The possibility that petitioner's apparent recovery is merely a temporary remission is a disturbing one. The uncertainty is compounded by the absence of any continuing record of petitioner's progress regarding his ailment after 1975. This lack of any psychiatric evaluation of the manner in which petitioner has handled stress over the past 9 years makes it difficult, if not impossible, to predict how petitioner would handle the high degree of stress which is inherent in the practice of law.

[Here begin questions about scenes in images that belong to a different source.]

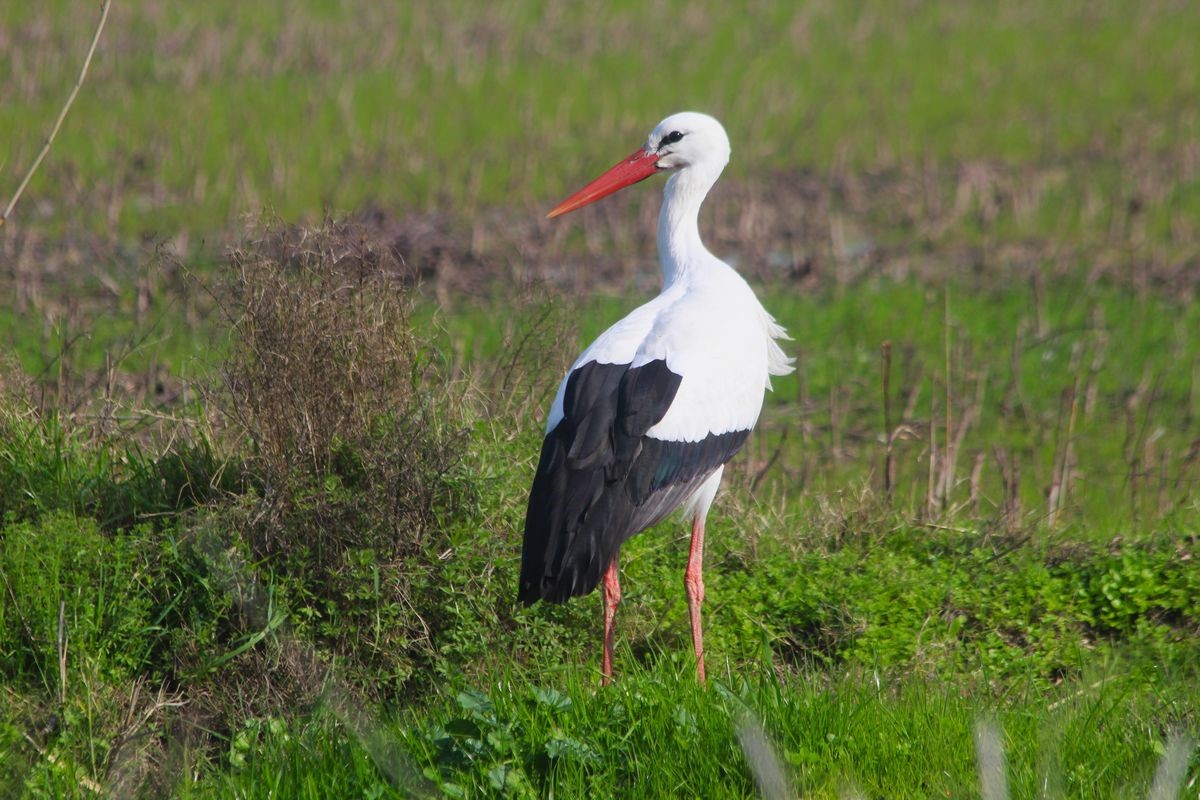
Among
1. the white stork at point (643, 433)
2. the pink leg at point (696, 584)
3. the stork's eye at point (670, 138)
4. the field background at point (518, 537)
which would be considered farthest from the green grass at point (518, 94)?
the pink leg at point (696, 584)

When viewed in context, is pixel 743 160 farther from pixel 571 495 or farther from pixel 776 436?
pixel 571 495

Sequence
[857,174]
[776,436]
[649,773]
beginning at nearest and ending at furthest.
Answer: [649,773] < [776,436] < [857,174]

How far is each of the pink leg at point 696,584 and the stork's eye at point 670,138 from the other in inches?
67.0

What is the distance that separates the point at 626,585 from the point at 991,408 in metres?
3.90

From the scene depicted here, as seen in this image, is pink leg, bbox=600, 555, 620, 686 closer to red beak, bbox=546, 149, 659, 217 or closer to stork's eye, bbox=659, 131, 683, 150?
red beak, bbox=546, 149, 659, 217

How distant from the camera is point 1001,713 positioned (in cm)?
381

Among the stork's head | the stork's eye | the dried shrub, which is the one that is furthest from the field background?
the stork's eye

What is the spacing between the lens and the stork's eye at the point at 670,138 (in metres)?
5.74

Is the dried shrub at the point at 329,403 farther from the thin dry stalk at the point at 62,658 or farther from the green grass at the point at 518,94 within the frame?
the green grass at the point at 518,94

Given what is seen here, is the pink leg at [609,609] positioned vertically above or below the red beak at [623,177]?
below

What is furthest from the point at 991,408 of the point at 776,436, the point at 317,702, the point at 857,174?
the point at 857,174

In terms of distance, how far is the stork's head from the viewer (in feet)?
18.8

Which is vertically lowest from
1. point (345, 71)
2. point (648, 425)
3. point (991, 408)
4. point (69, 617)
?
point (991, 408)

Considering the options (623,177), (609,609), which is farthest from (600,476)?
(623,177)
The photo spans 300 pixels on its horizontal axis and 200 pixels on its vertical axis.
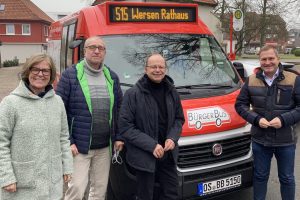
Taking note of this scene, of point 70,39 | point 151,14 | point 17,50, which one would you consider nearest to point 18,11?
point 17,50

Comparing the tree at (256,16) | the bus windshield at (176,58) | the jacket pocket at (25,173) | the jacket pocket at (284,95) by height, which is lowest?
the jacket pocket at (25,173)

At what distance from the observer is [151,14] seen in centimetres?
A: 524

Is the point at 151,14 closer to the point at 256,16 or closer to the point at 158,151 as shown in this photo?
the point at 158,151

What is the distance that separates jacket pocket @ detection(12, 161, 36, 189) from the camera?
2.81 metres

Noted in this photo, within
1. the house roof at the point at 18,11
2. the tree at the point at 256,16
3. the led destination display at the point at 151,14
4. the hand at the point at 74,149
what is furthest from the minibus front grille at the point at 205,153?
the house roof at the point at 18,11

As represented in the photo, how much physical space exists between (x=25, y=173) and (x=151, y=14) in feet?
10.2

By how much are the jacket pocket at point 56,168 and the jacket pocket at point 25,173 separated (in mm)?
183

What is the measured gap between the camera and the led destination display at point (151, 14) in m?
5.05

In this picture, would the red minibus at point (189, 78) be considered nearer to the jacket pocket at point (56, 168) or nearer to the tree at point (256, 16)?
the jacket pocket at point (56, 168)

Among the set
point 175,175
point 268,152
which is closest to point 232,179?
point 268,152

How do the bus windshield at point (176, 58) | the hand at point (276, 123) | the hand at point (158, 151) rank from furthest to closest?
the bus windshield at point (176, 58) → the hand at point (276, 123) → the hand at point (158, 151)

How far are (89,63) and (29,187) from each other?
4.27 ft

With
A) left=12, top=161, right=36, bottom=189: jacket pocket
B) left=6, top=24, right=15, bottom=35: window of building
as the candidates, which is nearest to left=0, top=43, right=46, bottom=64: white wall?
left=6, top=24, right=15, bottom=35: window of building

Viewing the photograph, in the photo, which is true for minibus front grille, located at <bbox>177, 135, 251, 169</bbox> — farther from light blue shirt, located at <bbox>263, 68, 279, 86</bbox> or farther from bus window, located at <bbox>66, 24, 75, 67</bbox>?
bus window, located at <bbox>66, 24, 75, 67</bbox>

Another aspect of petitioner's case which bothers us is *854 the manner in which he answered the questions on his applications to law school in 1974 and to the bar in 1977 regarding past arrests and convictions. The answers are vague at best, giving no clue as to the serious nature of petitioner's misconduct. In short, petitioner did not demonstrate sincerity, frankness, candor and truthfulness in presenting and discussing the factors relating to his prior misconduct and present request for admission.
[2] Finally, it must be recognized that the practice of law is a privilege, not a right. In re Little, 40 Wash. 2d 421, 430, 244 P.2d 255 (1952). See also State v. Russo, 230 Kan. 5, 630 P.2d 711 (1981); State Bar v. Heard, 603 S.W.2d 829 (Tex. 1980); In re Morris, 175 Mont. 456, 575 P.2d 37 (1978). This privilege is burdened with certain conditions, one of which is possession of good moral character. It is this court's duty to insure that such conditions are met.
[3] In light of the above, we do not believe it would be in the best interest of the public or the bar to admit petitioner to the practice of law in Washington at this time. The mere passage of time is not enough to convince us that petitioner has overcome those weaknesses that produced his prior misconduct. While the findings and recommendations of the Board of Governors that petitioner is fit to practice law are entitled to considerable weight, they are not conclusive. In re Seijas, 63 Wash. 2d 865, 869, 389 P.2d 652 (1964). "The recommendations of the hearing panel and of the Board of Governors are advisory only." In re Simmons, 81 Wash. 2d 43, 45, 499 P.2d 874 (1972). Petitioner's application is denied for the reasons detailed above.
WILLIAMS, C.J., and UTTER, BRACHTENBACH, DOLLIVER, DIMMICK, and PEARSON, JJ., concur.